Online Backup with OneDrive
Windows 8.1 users already have a pretty robust online backup tool built into their device. OneDrive It is built into the Windows 8.1 update and allows users who sign in to their computers with a Microsoft Account to automatically back up and store files on Microsoft servers. Users get up to 7GB of storage completely free. Beyond that, users can earn more storage by referring friends or purchasing more packs. Packages start at 50GB of storage for $25 per year. Users can access their files from any smartphone or tablet with the SkyDrive app, and some smartphones like the iPhone 5 and every Windows Phone also support automatic OneDrive image backup.
The only downside to OneDrive is that it isn’t a full backup utility. Yes, it stores files, pictures, videos and more, but it doesn’t back up your programs or an exact copy of your hard drive. One Drive is for files and files only.
Creating System Images of Your Entire Offline Computer
Windows 8 also includes a utility that allows users to create a system image. System images literally allow Windows 8 users to go back to the exact state of their computer when they created that image. It’s not really meant to be a log backup utility. Instead, users should use the System Image to create a copy of their hard drive on a DVD or an external hard drive should their computer need to be restored for any reason. That way they don’t have to reinstall all their programs and files.
Again, System Image is not entirely a backup utility. Instead, it is meant as a last resort plan in case your Windows 8 device is infected with malware or needs to be restored. It’s completely free and can be found in Windows 8.1 and Windows 8 by searching for “System Image”.
Saving Files to Hard Drive with File History
File History is built into Windows and is also free. Unlike System Images, File History keeps copies of files and changes you make intact. These changes are then stored on a user-selected Hard Drive. Users can manually override which hard drives are backed up and decide how often they want these files backed up. By default, File History saves backups of files to an external hard drive every hour.

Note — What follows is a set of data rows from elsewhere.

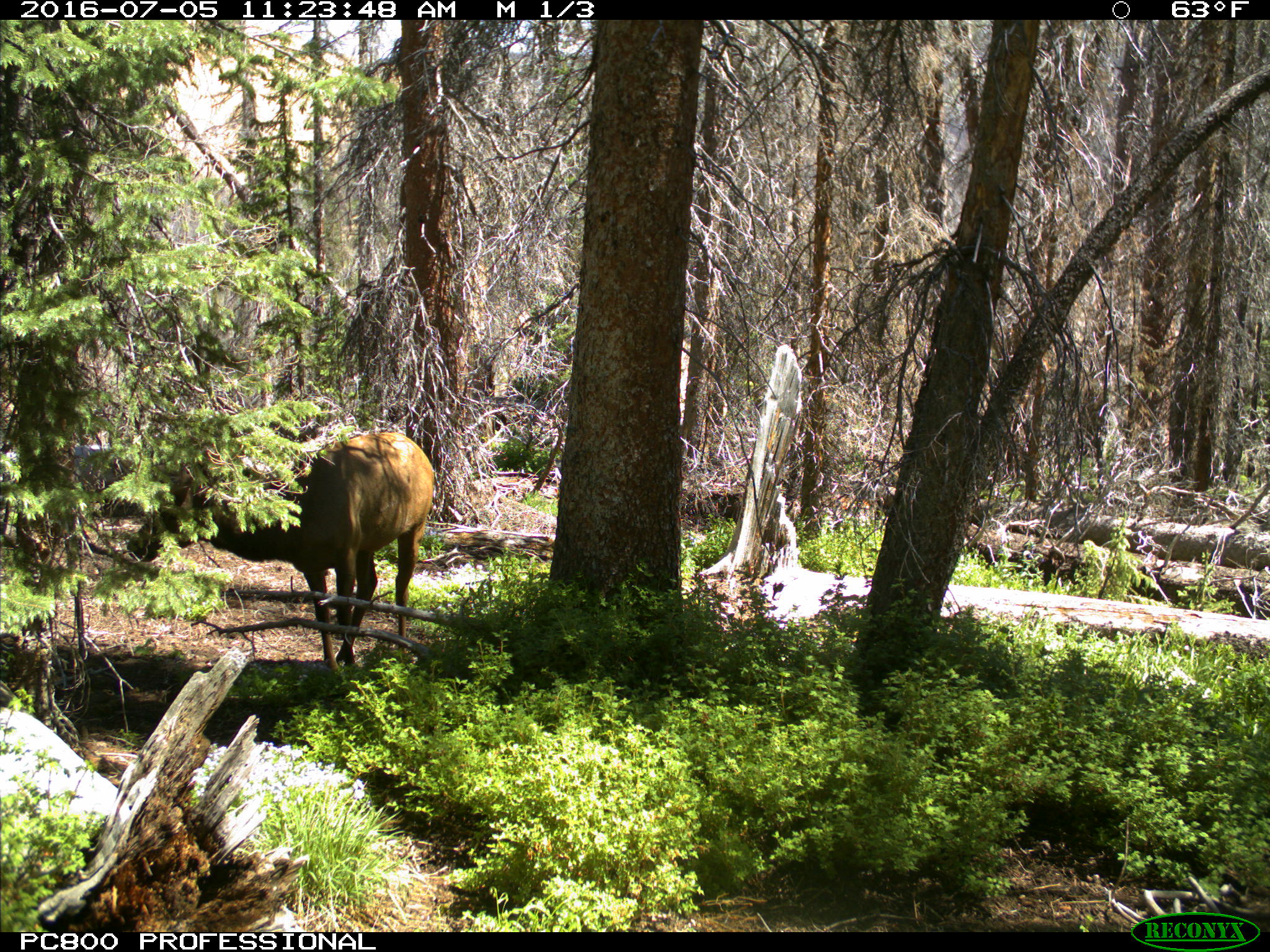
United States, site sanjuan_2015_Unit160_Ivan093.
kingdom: Animalia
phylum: Chordata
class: Mammalia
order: Artiodactyla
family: Cervidae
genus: Cervus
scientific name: Cervus elaphus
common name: red deer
Cervus elaphus (red deer).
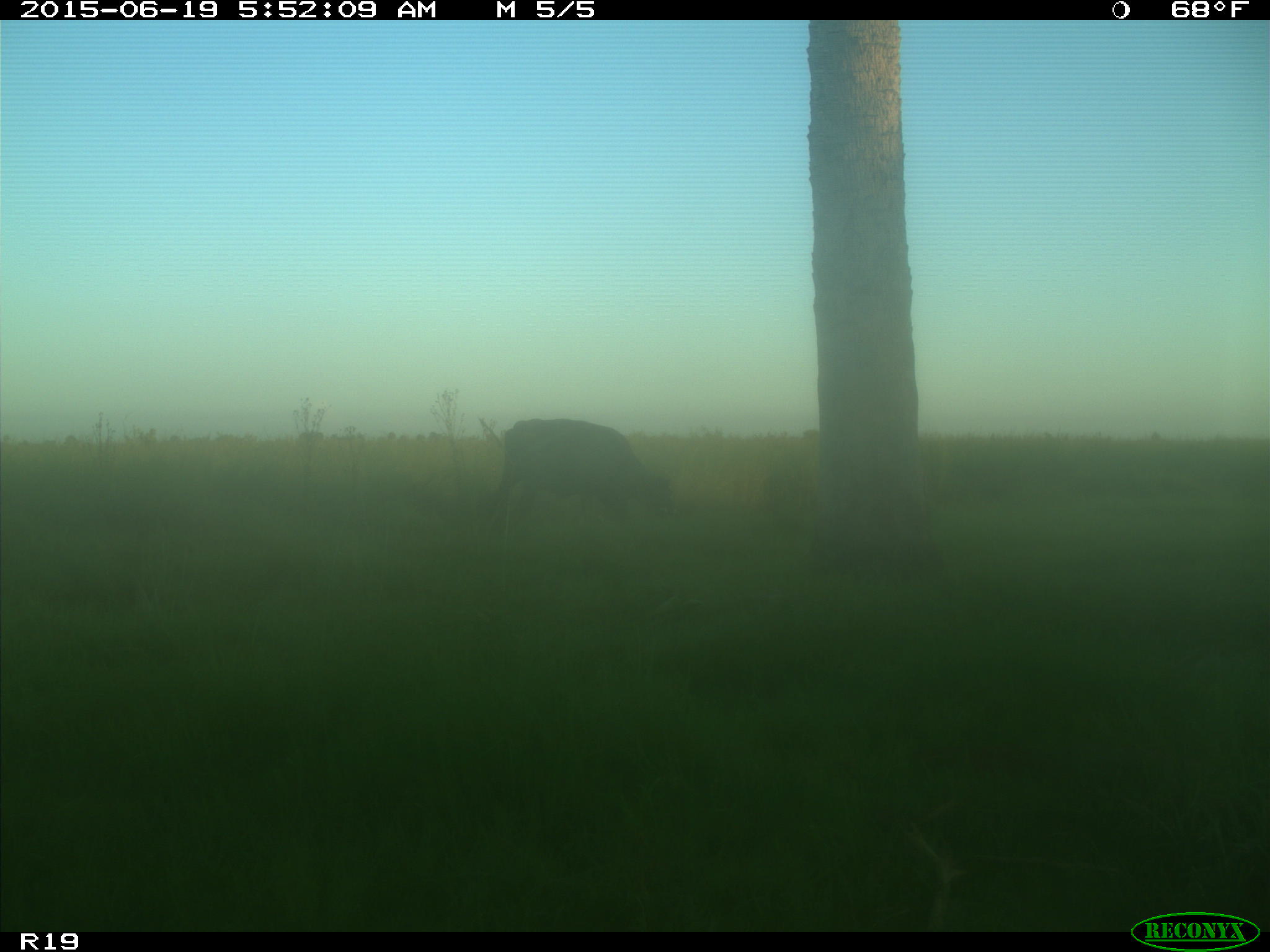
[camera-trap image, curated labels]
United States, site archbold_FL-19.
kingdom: Animalia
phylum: Chordata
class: Mammalia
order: Artiodactyla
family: Bovidae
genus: Bos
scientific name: Bos taurus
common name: domestic cow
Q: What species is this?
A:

File History relies on a hard drive plugged into your computer, so it’s vulnerable if something happens to your home or office.
To read: How to Backup and Restore Your Windows 8 Files to a Hard Drive
Use CrashPlan to Backup to a Hard Drive or Online
Users who are concerned about having both types of backups should subscribe to: Collision Plan. For $59.99 a year, users can back up their Windows 8 computer, store these files online for access via one of the company’s mobile apps, and store a copy on a local hard drive. The services also offer different tiers so families can back up 10 different Windows 8 devices for as little as $149.99 per year or $13.99 per month.
You can try CrashPlan for free for the first month now.
Automatically Back Up Your Data with Drobo 5D
For users and businesses that want to seriously protect their data, there’s Drobo Beyond. It’s literally a giant box holding four separate hard drives. Users simply install the included software and install the Drobo Beyond. It automatically copies a user’s files and then, if there is more than one hard drive, copies the same files to other hard drives within it. This means users not only have a copy of it, but also a backup copy in case something goes wrong on Drobo Beyond’s first hard drive.
There are cons. If something happens to your home, the Drobo Beyond is likely to be damaged as well, meaning you risk losing files stored on it. It also costs a lot $499.99 at Amazon.
Whichever path you choose, it’s a really good idea to create some kind of backup plan as soon as possible. Files that aren’t backed up can disappear at any time, depriving you of pictures of your family or for official documents you might need later, like tax season.